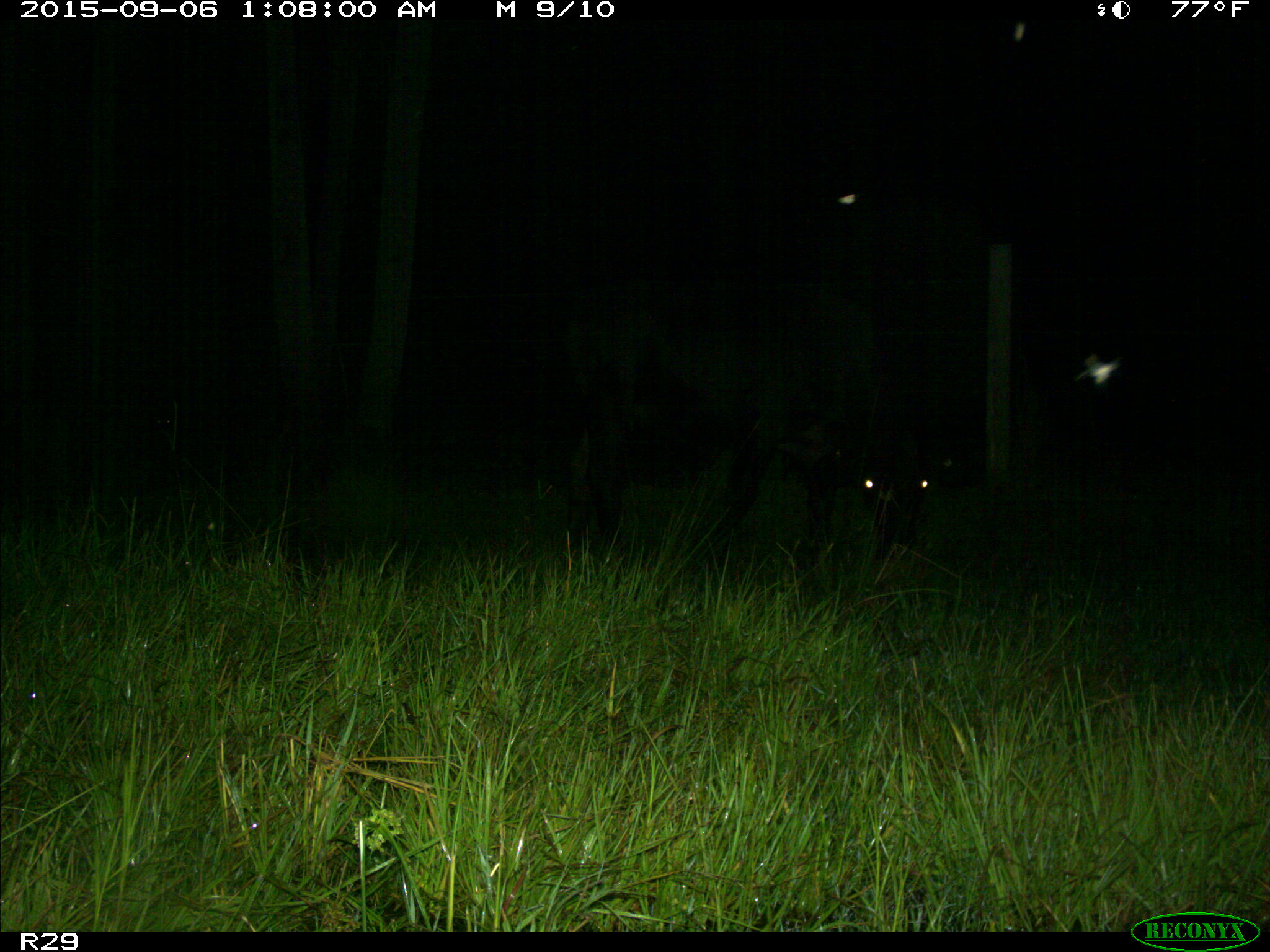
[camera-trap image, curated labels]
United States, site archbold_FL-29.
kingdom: Animalia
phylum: Chordata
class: Mammalia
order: Artiodactyla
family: Bovidae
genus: Bos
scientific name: Bos taurus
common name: domestic cow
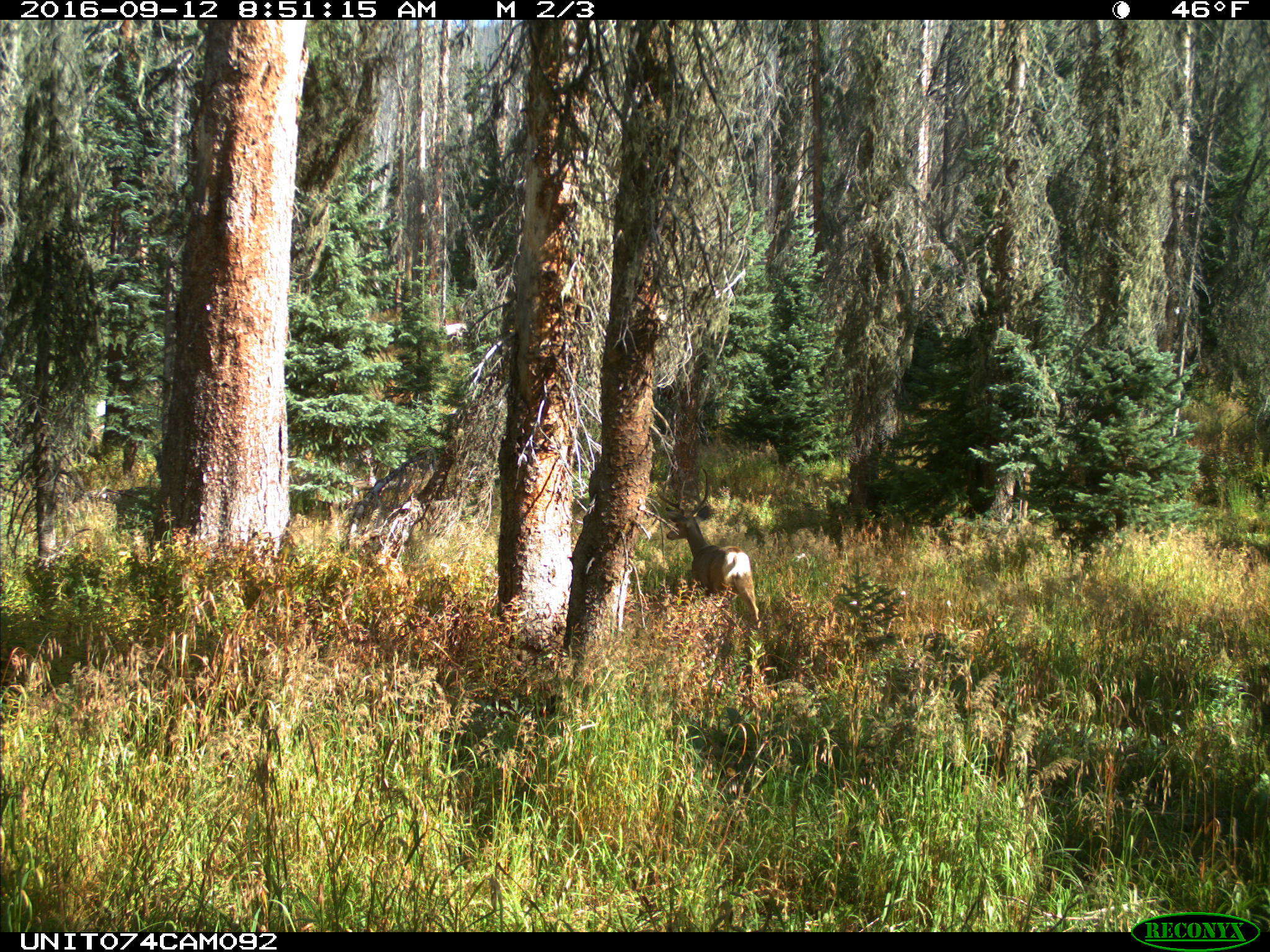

*Exercise directions*. Copy word for word every line from the one holding "phylum: Chordata" to the end of the listing, both ends included, but do not copy any pictures.

*Exercise output*.
phylum: Chordata
class: Mammalia
order: Artiodactyla
family: Bovidae
genus: Bos
scientific name: Bos taurus
common name: domestic cow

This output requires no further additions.